Sanssouci: Vorschlag
■ Familiales Abendmahl: Stephan Jung bei Eigen + Art
Stephan Jung: Family Picture, 1994.
Ich hätte gewettet, die Familie am Tisch sei eine amerikanische aus Life Magazine. Aber Stephan Jungs Doppelporträt zeigt eine deutsche Genreszene mit Papa, Mama, Teenagertochter und zwei jüngeren Brüdern. Der Irrtum ist erklärlich: als Vorlage diente eine hiesige Postkarte aus den 50er Jahren. Auf zwei riesigen Leinwänden, die bei Eigen + Art die ganze Wand einnehmen, ist also zweimal die gleiche Familie zu sehen, wie sie sich harmlos um einen Tisch mit Globus, Kunstzeitschrift und Bilderbuch gruppiert. Kleinere Formate umgeben die doppelte Familie wie ein Rahmen und zeigen eine reichhaltige Palette aller möglichen Konsumprodukte, wie Wasch-, Näh-, Schreibmaschine, Heimfahrrad, Compact-Stereoanlage, Werkzeugkoffer, Sony- Walkman, Herd, Barbiepuppe oder Campingwagen. Diese Dinge hat Stephan Jung einem aktuellen Versandhauskatalog nachgemalt. Interessant zu bemerken, daß das Produktdesign der 50er Jahre noch immer virulent ist, nur das Familiendesign der 50er Jahre hat nicht standgehalten. Weil der von Jung gezeigte Tisch, an dem der Vater mit seiner Familie motivhistorisch Christus und seine Jünger beim letzten Abendmahl vertritt, nicht mehr existiert, kennt die heutige Ikonographie Familien nur noch bei sogenannten Outdoor-Aktivitäten. Man erinnere sich an diverse Wahlplakate, auf denen mitunter der CDU/CSU-Ballon, dem Jung auch ein kleines Bild widmet, zu sehen war.

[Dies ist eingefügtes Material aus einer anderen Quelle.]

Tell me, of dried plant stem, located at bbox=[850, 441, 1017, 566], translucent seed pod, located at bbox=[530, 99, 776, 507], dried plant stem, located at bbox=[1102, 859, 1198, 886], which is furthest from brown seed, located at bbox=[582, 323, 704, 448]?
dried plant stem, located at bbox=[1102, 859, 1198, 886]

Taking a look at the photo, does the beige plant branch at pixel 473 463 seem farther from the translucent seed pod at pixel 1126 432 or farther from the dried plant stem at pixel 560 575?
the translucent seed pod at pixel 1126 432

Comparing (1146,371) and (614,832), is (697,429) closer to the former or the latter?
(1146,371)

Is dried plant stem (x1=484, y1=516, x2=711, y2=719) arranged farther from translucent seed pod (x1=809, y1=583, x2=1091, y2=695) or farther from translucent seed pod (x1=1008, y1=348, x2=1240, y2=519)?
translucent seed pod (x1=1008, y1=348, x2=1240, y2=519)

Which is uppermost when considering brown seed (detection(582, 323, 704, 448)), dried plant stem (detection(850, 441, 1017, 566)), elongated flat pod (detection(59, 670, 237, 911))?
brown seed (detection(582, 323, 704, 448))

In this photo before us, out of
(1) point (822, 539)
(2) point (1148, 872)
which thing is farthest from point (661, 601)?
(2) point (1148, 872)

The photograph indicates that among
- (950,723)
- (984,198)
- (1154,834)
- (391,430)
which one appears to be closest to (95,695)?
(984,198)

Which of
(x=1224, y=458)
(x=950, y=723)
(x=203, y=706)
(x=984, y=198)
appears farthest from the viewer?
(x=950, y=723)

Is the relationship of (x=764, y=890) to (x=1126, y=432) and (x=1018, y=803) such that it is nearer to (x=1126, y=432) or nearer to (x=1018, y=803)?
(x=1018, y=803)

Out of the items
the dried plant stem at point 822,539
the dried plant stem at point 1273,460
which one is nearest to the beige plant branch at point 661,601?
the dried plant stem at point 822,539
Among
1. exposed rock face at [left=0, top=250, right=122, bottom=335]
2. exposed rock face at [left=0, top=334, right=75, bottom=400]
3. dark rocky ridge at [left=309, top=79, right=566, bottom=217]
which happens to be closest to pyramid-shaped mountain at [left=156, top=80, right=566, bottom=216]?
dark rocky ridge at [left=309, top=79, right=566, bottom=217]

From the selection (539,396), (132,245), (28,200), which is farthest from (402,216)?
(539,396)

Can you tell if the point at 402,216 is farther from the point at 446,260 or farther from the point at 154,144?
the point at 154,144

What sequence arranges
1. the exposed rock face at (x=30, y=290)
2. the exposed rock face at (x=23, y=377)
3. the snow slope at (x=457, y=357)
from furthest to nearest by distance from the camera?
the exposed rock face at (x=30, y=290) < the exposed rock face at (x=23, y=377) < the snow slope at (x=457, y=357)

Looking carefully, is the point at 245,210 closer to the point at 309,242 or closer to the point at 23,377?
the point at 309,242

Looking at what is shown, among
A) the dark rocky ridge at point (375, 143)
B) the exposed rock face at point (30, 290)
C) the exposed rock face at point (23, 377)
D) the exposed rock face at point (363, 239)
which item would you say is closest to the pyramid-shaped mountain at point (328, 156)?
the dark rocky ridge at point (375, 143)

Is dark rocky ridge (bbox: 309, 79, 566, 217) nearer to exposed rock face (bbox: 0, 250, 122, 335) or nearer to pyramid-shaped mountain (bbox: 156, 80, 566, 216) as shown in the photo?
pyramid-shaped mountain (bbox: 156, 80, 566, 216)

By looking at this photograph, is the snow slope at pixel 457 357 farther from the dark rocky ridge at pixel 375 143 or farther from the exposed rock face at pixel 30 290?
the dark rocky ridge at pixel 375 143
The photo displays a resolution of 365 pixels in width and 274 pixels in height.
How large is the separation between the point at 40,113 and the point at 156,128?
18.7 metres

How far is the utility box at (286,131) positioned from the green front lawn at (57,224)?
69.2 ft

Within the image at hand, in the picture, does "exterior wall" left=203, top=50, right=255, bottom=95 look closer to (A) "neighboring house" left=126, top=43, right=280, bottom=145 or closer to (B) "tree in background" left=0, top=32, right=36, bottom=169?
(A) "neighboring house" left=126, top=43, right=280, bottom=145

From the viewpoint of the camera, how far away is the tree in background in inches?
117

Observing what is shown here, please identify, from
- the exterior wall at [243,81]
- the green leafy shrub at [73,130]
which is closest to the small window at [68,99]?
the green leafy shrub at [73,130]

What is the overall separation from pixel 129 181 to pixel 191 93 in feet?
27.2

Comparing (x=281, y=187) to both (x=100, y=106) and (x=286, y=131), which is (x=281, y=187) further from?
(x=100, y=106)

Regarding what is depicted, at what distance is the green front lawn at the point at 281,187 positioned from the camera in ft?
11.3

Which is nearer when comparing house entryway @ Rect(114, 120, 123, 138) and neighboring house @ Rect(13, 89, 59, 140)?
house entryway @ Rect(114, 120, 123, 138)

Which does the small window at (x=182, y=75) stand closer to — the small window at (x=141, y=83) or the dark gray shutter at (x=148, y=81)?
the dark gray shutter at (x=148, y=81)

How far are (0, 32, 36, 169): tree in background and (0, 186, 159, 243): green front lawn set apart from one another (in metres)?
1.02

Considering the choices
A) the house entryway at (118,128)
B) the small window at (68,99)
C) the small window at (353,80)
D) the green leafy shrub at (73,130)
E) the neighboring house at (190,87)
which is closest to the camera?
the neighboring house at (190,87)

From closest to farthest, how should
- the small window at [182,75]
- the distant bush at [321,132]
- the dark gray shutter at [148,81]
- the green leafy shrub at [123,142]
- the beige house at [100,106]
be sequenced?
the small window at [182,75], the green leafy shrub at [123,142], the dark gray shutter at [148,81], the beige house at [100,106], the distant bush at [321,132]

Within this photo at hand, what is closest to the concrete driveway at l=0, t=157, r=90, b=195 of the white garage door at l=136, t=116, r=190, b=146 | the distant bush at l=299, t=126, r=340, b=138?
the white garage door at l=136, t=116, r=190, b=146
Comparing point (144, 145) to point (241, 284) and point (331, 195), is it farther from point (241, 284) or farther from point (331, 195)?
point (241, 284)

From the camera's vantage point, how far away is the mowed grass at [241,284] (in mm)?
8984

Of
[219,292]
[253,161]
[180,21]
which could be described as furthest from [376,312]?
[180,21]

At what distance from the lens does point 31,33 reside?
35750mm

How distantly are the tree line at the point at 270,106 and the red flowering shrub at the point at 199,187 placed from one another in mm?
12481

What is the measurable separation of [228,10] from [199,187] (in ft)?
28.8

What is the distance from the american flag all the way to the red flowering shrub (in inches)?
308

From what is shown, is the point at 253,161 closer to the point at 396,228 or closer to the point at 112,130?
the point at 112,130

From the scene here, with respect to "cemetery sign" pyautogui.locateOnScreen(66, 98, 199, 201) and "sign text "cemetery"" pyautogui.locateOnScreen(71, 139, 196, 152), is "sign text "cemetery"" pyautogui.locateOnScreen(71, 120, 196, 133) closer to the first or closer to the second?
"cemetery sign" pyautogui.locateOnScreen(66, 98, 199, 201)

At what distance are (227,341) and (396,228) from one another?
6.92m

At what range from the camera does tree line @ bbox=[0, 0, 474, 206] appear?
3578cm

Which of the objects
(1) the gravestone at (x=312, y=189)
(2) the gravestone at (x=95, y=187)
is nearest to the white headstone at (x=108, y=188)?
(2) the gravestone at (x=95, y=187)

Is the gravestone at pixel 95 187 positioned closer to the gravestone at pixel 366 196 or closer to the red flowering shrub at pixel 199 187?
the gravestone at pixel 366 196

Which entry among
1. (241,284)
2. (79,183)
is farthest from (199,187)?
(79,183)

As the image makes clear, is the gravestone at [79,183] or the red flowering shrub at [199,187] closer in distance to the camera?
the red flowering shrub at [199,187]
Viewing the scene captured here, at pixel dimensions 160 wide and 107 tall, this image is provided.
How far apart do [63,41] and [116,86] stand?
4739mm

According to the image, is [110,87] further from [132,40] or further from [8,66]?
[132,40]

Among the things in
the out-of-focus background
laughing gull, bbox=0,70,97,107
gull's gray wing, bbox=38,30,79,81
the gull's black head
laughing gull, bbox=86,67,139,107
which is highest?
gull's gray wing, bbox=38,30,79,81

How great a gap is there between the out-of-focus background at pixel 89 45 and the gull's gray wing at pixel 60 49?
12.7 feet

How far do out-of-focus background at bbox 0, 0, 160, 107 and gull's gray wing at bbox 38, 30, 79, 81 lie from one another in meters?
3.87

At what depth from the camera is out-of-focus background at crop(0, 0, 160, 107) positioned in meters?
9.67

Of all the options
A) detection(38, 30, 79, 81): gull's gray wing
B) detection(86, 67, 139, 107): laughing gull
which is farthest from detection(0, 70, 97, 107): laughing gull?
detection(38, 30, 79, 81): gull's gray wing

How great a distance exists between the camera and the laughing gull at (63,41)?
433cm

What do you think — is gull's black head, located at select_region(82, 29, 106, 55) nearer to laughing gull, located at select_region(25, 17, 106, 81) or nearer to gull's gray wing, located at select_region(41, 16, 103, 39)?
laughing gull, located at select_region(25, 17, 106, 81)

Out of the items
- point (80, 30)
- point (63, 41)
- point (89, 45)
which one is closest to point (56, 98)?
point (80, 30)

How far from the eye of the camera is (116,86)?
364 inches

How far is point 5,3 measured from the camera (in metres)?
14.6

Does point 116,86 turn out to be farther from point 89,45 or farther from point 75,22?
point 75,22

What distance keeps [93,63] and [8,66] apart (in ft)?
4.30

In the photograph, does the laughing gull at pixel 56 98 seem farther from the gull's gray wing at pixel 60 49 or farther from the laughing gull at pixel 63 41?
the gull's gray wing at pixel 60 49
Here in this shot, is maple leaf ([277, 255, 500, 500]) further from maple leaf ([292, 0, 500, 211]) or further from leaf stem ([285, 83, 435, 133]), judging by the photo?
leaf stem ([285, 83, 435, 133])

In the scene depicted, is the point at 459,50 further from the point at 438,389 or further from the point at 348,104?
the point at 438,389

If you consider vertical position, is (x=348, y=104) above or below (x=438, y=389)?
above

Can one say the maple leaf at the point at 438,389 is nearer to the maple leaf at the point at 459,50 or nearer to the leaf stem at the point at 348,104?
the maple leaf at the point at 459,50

Stephan Jungs Doppelporträt, einmal farbig und einmal grau in grau ausgeführt, könnte auch Gerhard Richter zitieren. Aber Malweise wie Motiv sind nihilistischer als bei Richter. Jungs Pinselstrich ist nicht so hyperperfekt und romantisierend, das Motiv der Familie erübrigt Blutspuren und ermordete Frauen. Bei Jung konterkariert das Sujet nicht die Kunst des Malens. Sein Malen zielt auf das Sujet. Etwa, wenn er ein Polizeiauto schnittig formatfüllend zum grauen Gemälde gestaltet. Ein Polizeiauto ist keine Rührmaschine. Mit minimalen formalen Abweichungen akzentuiert Jung die kontextuellen Verweise. Und er tut es lässig: Weil bei Eigen + Art ein Deckenbalken seinem Bildrahmen in die Quere kommt, hat der dort eben eine Lücke. Und ein nicht ausgemalter, weiß ausgesparter Computer fällt ebenso aus diesem Rahmen wie eine unerwartete Abstraktion. Brigitte Werneburg
Bis 11.2., Di.–Fr. 14–19, Sa. 11–14 Uhr, Auguststr. 26, Mitte.